What is required:
Word for word, restate all the records; images are not part of the copy.
--
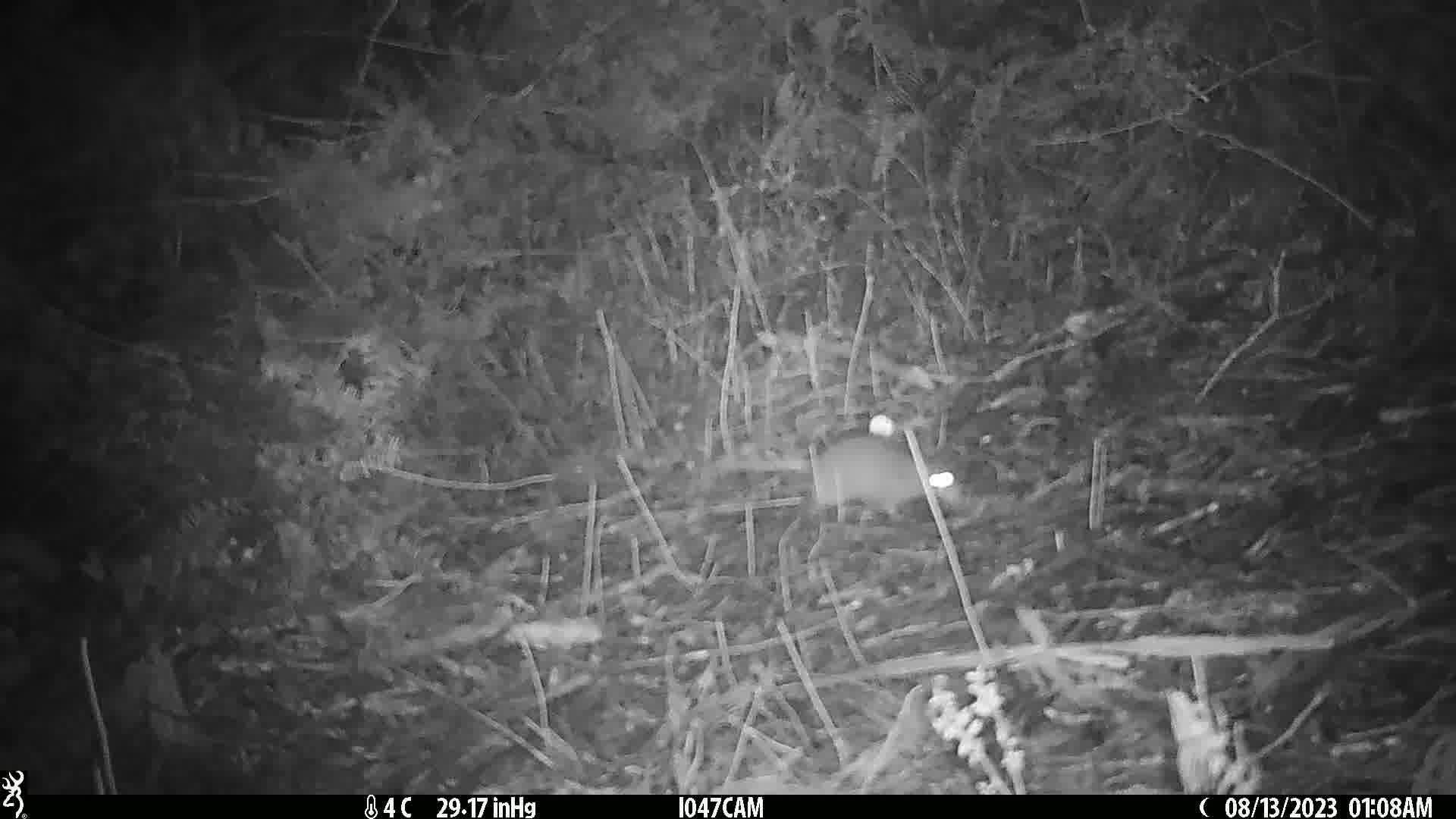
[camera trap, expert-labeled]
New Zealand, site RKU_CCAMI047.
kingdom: Animalia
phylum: Chordata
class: Mammalia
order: Rodentia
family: Muridae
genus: Rattus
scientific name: Rattus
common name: rat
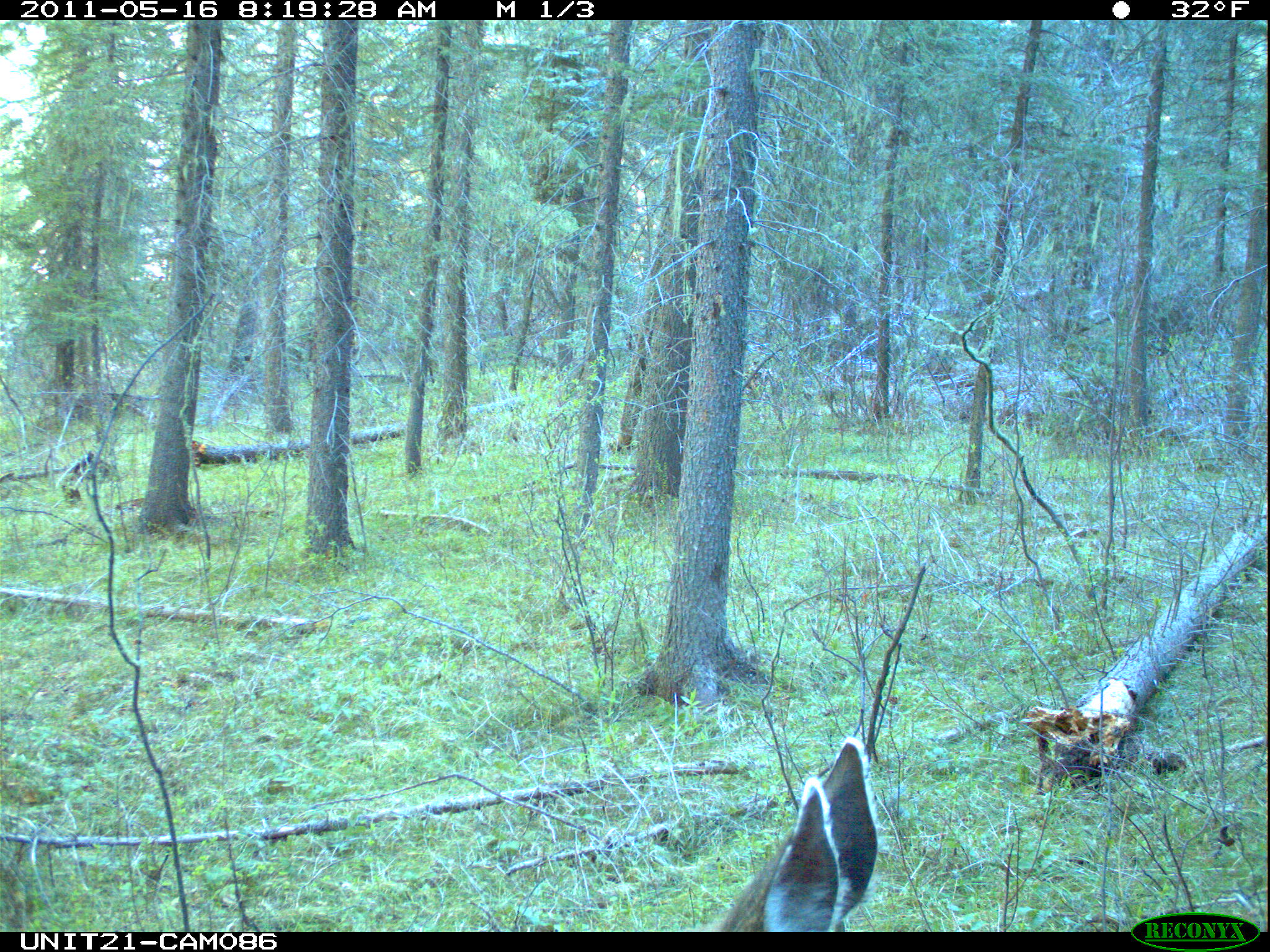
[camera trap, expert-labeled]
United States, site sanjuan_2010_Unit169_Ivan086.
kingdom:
--
Written response:
[camera trap, expert-labeled]
New Zealand, site RKU_CCAMI047.
kingdom: Animalia
phylum: Chordata
class: Mammalia
order: Rodentia
family: Muridae
genus: Rattus
scientific name: Rattus
common name: rat
[camera trap, expert-labeled]
United States, site sanjuan_2010_Unit169_Ivan086.
kingdom:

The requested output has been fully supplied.